El último viaje de Don Fructuoso Rivera

El 19 de noviembre de 1853, Fructuoso Rivera volvió a pisar la patria oriental y pernoctó en la Posta de Menna. El 24 el general Anacleto Medina, el indio Medina, le salió al encuentro, alegre de ver una vez más al viejo camarada. Las tropas a su mando desfilaron ante el triunviro. A Rivera se le humedecieron los ojos al recibir el saludo de los soldados orientales.

Días más tarde, Rivera llegó a Durazno, esa ciudad que había conocido de sus glorias y amores. Los viejos amigos salieron al encuentro. Por la emoción o por el clima o por el trecho recorrido el general se sintió enfermo. Los vómitos y los dolores lo torturaban. Por eso decidió pasar unos días de descanso en Cerro Largo. Desde allí partieron las últimas cartas del general, remozando viejos vínculos, preparando el

terreno para su accionar político. Para Rivera era menester acabar con los “blanquillos”, y a tal fin debía llegar a Montevideo. A duras penas reinició la marcha.

(Elementos del conjunto de datos)
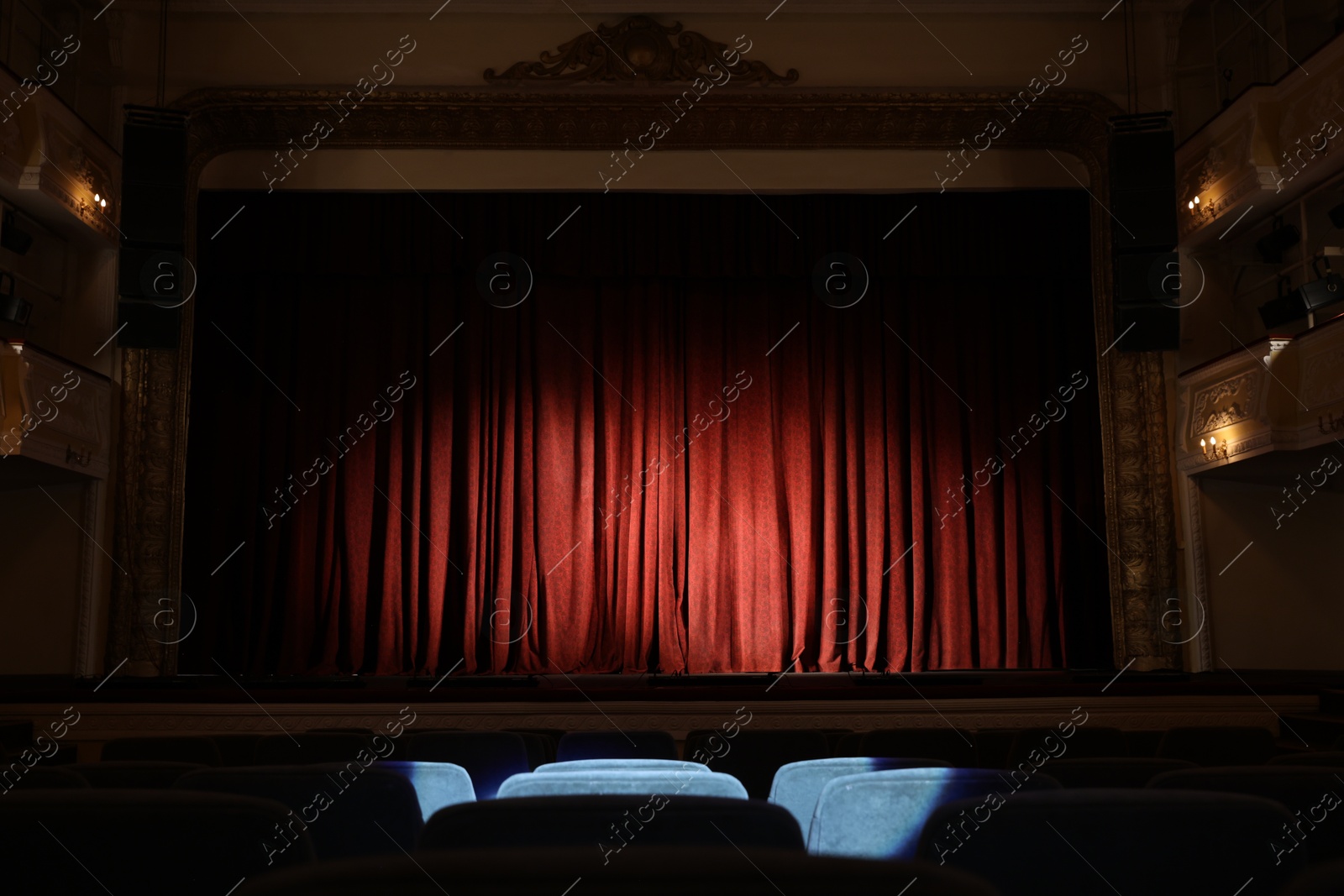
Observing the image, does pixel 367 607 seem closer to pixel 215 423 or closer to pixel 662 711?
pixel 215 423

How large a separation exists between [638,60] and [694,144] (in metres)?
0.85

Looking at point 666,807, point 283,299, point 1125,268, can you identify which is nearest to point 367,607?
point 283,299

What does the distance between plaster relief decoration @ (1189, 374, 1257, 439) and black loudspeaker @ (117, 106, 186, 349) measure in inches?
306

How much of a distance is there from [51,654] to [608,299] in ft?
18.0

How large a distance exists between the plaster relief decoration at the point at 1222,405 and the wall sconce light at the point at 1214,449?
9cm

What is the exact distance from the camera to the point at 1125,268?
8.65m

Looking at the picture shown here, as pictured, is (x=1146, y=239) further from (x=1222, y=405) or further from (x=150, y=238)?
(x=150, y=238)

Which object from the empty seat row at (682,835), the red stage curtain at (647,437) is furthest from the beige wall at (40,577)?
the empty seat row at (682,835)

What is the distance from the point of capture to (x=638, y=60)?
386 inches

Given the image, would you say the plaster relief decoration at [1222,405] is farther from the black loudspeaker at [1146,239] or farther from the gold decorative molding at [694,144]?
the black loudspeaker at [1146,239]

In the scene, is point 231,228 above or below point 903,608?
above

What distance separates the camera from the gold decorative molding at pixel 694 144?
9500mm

■ Objetivos ■
**a.** Presenta como tabla Markdown, con las columnas Número y Línea y sin las líneas en blanco, la parte de los registros que empieza en la línea que contiene "Given the image, would" y llega hasta el final de los registros, ambos extremos incluidos.
**b.** Prolonga el relato sobre el último viaje de Fructuoso Rivera a partir de su última oración.

■ Lista de respuestas ■
**a.**
| Número | Línea |
|---|---|
| 1 | Given the image, would you say the plaster relief decoration at [1222,405] is farther from the black loudspeaker at [1146,239] or farther from the gold decorative molding at [694,144]? |
| 2 | the black loudspeaker at [1146,239] |
| 3 | In the scene, is point 231,228 above or below point 903,608? |
| 4 | above |
| 5 | What distance separates the camera from the gold decorative molding at pixel 694 144? |
| 6 | 9500mm |

**b.**
Brígido Silveira, el jefe de la escolta, se alarmó por el estado del general, y trató de convencerlo de prolongar el reposo, pero Don Frutos no le hizo caso. Bernardina lo esperaba, Melchor Pacheco y Obes lo esperaba, como lo hacía también el general Flores. No había tiempo que perder, Montevideo lo esperaba y la patria lo reclamaba.

Brígido Silveira obedeció a Rivera, después de todo, él era un viejo soldado que había servido a las órdenes de Don Frutos, batiéndose como un león en India Muerta.

El general Rivera y su comitiva llegaron al arroyo Conventos. Allí estaba Bartolo Silva para darle hospedaje en su humilde rancho de adobe y totora. El general debía descansar. Una vez más las uñas de las parcas le arañaban el costillar. La fiebre lo carcomía, y entonces el general, en los umbrales de la conciencia, se hundía en sus recuerdos. La guerra, la gloria esquiva, sus muchas mujeres, los amigos, los gauchos leales, todos esos recuerdos se agolpaban en su mente enferma. Su delirio anunciaba el desenlace final.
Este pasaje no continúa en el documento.